Cultures of Chaos
A product roadmap can actually be detrimental to the business if the gameplan keeps changing.
I am the last person to write about discipline. I am trying to stop eating after 9pm and it’s nearly killing me. Yes, 9PM. In a world where folks fast through, say, Wednesday, I am struggling to cut snacking one hour before I go to bed.
Still. I’m going to talk about discipline. Please tell me (comments, like button, blink twice) if this has ever happened to you. You get an impromptu slack message, email or meeting request where the team is told to stop working on the strategic initiative they’ve been slugging away at and to work on something new. Sometimes it makes sense. But when it becomes a pattern, it’s crushing.
It happened to me this morning. We were to stop what we’re doing and pursue a new strategic directive “ASAP”. This was prompted by one prospect request in our sales process. (If you’re wondering, it’s not a “white whale” prospect. It’s just … another prospect.) The new directive isn’t bad for the product. If we stick with this plan, it’ll help some customers and help our product positioning. But it’s still a reversal of what we had been currently working on. This has happened at our company several times this year.
Call it context shifting. Call it startup culture. Call it agile (although it’s not). I call it a lack of discipline. How can a team rally behind ideas if they are constantly at risk of getting shut down? Why produce high quality? Why talk about these ideas excitedly with clients? Why do the necessary research?

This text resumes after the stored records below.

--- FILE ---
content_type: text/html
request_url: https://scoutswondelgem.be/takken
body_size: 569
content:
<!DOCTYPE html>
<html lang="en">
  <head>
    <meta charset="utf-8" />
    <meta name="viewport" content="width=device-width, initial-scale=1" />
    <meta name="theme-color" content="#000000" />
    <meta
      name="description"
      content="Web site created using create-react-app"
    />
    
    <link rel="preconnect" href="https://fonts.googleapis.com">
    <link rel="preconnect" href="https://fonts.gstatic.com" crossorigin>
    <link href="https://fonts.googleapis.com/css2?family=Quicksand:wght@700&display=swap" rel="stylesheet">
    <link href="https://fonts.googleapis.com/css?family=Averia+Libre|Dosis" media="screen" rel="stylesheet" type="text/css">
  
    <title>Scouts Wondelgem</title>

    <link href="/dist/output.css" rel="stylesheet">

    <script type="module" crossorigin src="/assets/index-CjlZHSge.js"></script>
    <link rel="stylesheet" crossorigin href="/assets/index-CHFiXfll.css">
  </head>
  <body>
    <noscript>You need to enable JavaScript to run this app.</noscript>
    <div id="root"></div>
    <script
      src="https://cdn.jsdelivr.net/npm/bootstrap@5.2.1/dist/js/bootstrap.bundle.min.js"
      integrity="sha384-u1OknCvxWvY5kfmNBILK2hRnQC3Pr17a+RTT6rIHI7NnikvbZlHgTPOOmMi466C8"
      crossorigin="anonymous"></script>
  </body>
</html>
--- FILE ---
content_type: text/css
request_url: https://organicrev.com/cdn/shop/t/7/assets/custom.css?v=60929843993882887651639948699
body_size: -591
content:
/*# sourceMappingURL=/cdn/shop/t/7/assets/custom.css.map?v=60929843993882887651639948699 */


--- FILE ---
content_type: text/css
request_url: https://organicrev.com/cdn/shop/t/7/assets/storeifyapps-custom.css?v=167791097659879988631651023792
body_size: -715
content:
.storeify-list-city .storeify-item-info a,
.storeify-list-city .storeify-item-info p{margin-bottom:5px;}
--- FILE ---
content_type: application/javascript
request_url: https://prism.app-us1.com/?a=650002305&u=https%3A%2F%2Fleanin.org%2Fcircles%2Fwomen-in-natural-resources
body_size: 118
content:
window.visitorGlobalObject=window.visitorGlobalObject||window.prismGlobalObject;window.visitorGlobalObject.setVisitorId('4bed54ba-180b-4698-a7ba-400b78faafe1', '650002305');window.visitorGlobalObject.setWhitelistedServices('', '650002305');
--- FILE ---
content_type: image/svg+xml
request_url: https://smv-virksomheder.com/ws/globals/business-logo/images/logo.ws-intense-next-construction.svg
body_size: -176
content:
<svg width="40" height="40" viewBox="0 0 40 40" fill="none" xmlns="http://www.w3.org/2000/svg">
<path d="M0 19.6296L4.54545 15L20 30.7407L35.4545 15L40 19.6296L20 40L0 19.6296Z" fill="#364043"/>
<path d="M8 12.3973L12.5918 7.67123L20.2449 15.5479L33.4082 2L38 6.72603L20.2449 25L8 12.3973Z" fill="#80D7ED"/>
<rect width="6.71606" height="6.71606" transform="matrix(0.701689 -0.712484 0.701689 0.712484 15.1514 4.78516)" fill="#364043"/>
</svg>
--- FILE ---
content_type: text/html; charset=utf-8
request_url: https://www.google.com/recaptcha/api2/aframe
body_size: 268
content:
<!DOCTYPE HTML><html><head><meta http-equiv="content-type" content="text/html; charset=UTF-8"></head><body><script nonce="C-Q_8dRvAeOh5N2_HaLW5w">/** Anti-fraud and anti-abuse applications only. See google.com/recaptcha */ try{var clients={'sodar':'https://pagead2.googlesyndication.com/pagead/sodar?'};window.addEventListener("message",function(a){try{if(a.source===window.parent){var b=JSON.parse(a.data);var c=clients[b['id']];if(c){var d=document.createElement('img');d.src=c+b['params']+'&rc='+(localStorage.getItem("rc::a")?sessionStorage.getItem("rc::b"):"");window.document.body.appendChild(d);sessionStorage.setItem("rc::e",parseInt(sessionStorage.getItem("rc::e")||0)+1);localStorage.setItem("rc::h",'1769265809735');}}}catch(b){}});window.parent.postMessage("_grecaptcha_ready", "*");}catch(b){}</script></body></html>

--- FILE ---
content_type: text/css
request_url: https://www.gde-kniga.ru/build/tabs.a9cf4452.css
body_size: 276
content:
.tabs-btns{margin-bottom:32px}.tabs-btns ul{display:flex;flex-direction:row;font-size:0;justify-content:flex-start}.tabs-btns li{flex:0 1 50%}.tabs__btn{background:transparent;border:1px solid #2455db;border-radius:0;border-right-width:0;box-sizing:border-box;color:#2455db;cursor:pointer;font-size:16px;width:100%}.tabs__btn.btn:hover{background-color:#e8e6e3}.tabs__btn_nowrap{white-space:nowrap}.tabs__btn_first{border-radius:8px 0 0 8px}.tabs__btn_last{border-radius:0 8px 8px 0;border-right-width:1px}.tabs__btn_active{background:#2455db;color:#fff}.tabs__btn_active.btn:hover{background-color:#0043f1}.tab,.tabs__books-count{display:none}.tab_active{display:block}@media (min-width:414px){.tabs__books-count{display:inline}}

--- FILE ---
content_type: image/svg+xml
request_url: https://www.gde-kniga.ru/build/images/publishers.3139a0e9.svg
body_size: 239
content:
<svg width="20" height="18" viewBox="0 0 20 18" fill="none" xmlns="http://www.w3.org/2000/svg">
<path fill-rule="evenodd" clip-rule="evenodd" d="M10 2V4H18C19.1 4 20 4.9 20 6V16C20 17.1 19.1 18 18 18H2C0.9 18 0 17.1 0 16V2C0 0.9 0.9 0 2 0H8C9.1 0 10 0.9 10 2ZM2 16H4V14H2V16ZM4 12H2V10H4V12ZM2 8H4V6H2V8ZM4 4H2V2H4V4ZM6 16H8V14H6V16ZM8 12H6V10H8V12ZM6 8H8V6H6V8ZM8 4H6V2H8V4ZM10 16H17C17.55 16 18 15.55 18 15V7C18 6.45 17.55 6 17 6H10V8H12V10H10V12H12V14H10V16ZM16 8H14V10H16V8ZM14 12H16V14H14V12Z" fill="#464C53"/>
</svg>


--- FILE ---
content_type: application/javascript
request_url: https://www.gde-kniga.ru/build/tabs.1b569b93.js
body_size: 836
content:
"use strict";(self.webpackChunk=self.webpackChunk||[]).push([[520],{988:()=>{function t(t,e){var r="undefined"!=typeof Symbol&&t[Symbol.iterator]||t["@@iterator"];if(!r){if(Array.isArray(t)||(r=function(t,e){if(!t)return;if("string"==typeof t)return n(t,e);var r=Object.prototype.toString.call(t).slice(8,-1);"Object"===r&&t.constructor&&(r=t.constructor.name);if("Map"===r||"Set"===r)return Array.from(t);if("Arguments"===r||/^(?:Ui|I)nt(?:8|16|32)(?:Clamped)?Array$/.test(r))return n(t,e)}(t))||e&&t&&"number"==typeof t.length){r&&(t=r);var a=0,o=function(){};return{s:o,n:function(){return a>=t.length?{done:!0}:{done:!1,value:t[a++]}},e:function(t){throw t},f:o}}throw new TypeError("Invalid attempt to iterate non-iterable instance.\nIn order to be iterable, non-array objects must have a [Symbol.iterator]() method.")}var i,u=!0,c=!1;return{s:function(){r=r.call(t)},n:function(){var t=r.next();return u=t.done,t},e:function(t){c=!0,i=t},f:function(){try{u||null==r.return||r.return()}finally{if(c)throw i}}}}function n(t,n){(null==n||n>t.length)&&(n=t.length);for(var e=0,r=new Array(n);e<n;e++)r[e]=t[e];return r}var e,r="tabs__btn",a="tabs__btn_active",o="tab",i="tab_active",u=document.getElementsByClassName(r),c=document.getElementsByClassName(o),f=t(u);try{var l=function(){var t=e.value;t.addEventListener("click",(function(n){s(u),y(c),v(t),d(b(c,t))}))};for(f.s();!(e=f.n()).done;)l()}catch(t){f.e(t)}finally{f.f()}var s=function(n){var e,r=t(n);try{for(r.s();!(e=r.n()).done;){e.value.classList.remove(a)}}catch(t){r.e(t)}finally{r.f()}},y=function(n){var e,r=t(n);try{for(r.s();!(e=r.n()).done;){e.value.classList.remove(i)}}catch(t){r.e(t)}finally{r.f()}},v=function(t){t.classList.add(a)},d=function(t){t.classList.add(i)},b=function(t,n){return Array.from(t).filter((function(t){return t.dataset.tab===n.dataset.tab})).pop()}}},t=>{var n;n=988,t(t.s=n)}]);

It’s like building the perfect sandcastle too close to the ocean. It’ll be gone in a matter of minutes, so how much of my heart and soul do I invest?
I call this a “culture of chaos”. In a startup, it can make sense if you’re finding product-market fit or perhaps landing on the right problem to solve. But for an established company (as mine is)? It’s crippling. It means that what was planned, designed, developed and perhaps even marketed won’t likely be realized. Sure, we can go back to the thing we were doing. But if we abandoned that thing so easily, why would we?
This brings up the next question: How solid was the strategic direction if it could be replaced on a whim? In my case, it was pretty solid. But apparently not bulletproof. It had been validated and there was a go-to-market opportunity attached to it. The new direction also has a market opportunity attached but now our team of settlers need to pack up our belongings and hike to another destination. Right when we had the campfire going too…
In a culture of chaos, the roadmap becomes less valuable. Sure, a roadmap can - and some would say - should change. But when the product vision gets turned upside down at an alarming frequency, the roadmap becomes less valuable to its audience. It becomes littered with risk if the intent is to excite customers, partners, analysts or our own team. In some ways, an ever-changing roadmap looks like execution failure and unfulfilled promise.
The solution? In the short term, hide the roadmap. Don’t use one. And then turn toward the larger issue - fixing the culture. Take the necessary steps to instill patience, focus and discipline into the planning. This is a really hard thing to do. In many cases, like mine, you are looking to change the behavior of senior leaders. However, by outlining the risks to the business and to team morale, perhaps the culture can begin to change. By calling out the opportunity costs, and putting that into real numbers, one might be able to dissuade leadership from breakneck changes in direction. Might. But also, worth the effort.
The good news is that the really strong teams don’t alter strategy this often. For established companies (post product-market fit), there is a clear strategy of what the company aims to be and a general field guide for how it’ll get there. A complete change in direction requires substantial new information or a change to the environment. This could be a market event (perhaps a financial recession), technological breakthrough (perhaps AI) or corporate event (perhaps an acquisition).
The best leaders acknowledge and set aside shiny objects and stay focused on the strategy in place, until it’s realized or discredited.
It’s like driving. If you constantly change direction, you’ll never reach a destination. But you will eventually run out of gas.